The North Carolina Food and Water Watch, an organization that keeps track of agricultural practices within North Carolina and around the world, is lobbying congress to reject the Trans-Pacific Partnership along with over 160 other agriculture based organizations.
The TPP is a trade deal between the United States and many countries along the Pacific Ocean, including Japan and Australia. The Food and Water Watch said the TPP hurts independent farmers and the Agricultural Industry in America.
Renee Maas, a senior southern region organizer with Food and Water Watch, says the trade deal would hurt independent farmers.
“Independent families and farmers are the losers in these trade deals,” Maas said. “What happens is it allows these big transnational companies to work all around the world for agricultural products to find the cheapest [goods].”
According to the Food and Farmers Institute, independent farmers earn 16 cents for every dollar spent at the grocery store buying products grown on a farm and only seven cents after covering the expenses they have.
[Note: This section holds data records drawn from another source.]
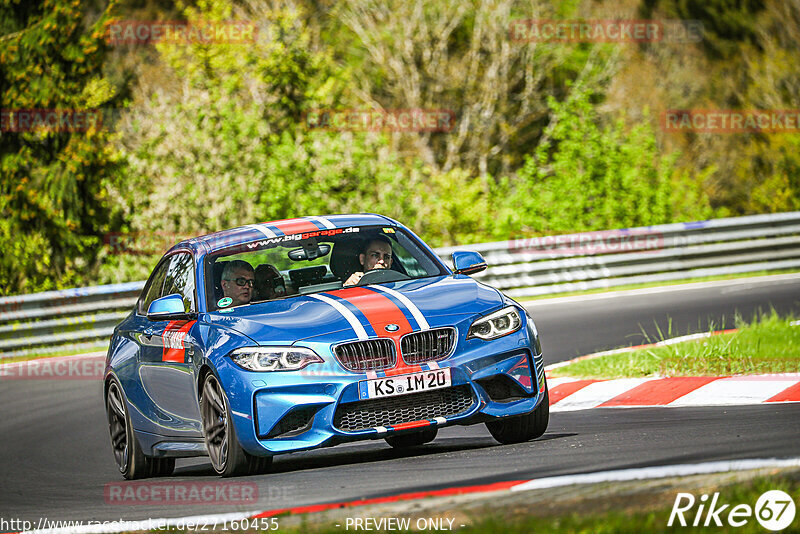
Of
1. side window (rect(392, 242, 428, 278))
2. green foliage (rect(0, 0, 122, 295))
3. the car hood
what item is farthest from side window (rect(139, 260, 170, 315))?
green foliage (rect(0, 0, 122, 295))

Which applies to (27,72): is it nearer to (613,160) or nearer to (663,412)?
(613,160)

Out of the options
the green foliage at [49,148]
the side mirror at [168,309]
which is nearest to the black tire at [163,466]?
the side mirror at [168,309]

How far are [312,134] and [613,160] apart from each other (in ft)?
20.0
Most of the money made by selling these products goes to bigger corporations, making it harder on independent farmers because they don’t receive sufficient money to cover the costs of constantly producing products.
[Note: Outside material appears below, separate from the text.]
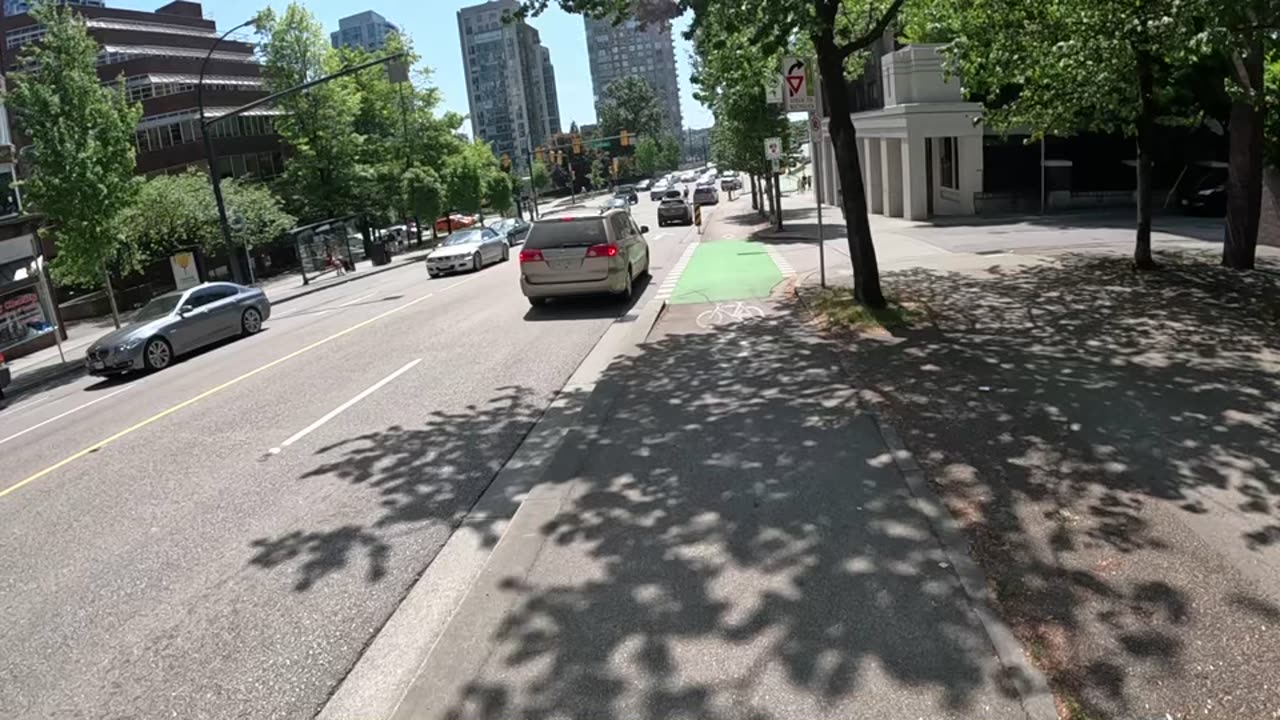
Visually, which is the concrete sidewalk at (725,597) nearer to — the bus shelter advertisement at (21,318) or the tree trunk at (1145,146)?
the tree trunk at (1145,146)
Thomas Grennes, an economics professor at NC State, disagrees. According to Grennes, trade deals tend to only benefit economies as a whole, and the TPP would help the growth of the U.S. economy.
“What can you do to make the economy grow faster?” Grennes said. “More trade is one of the few things you can do, because all you’re doing is starting off with all these barriers, quotas, tariffs, it’s a mutually profitable trade so if you just take away some of those you have a really low cost way to improve the economy.”
Trade deals such as the North American Free Trade Agreement have promised a boost in exports of agricultural products, as well as many past trade deals. For the past 30 years, despite an addition of about 15 trade agreements, the export of U.S. corn, soybeans and wheat exports has stayed at approximately 100 million metric tons, showing there hasn’t been a huge boost in exports as promised.
Some independent farmers feel that big corporations will benefit most from the trade deal, as they tend to only look for the cheapest products from all around the world. Independent farmers believe the trade deals should benefit the environment and protect American farmers rather than help big businesses.
“In 2015 we had a 1 billion-pound beef trade deficit with TPP [countries], and we think we’ll see more of the same with this trade agreement,” Maas said.
Trade can benefit the U.S. by helping the country receive products that aren’t grown in America such as coffee beans and bananas, according to Greenes. However, Maas sees trade as more competition for U.S. farmers, namely due to differences in labor practices.
“We need to make sure that other countries where we do business there are some comparable labor-environmental standards, and make sure we’re not getting cheap imported food at the expense of workers in other countries and at the expense of environmental protection in other countries as well,” Maas said.
Some critics compare the deal to past trade deals such as NAFTA, but unlike NAFTA, the TPP does not include China or Russia, two economic superpowers.
The TPP features countries such as Japan, Canada, Vietnam and Australia, whose economies are growing rapidly, creating potential for them to be major trade partners with the US.
Grennes described how different and complicated it is to work with trade partners with growing economies.
“It’s a completely different region, it’s a vastly growing region and the other point is it’s a region that starts with very high trade barriers,” Grennes said. “Japan being an extreme case, the argument they use in Japan is, ‘We suffered after World War II, some of our people starved to death, so we must be food independent.’”
The Obama administration has also claimed that this will lessen the economic influence of China in the region of Southeast Asia, as they are not part of the trade agreement.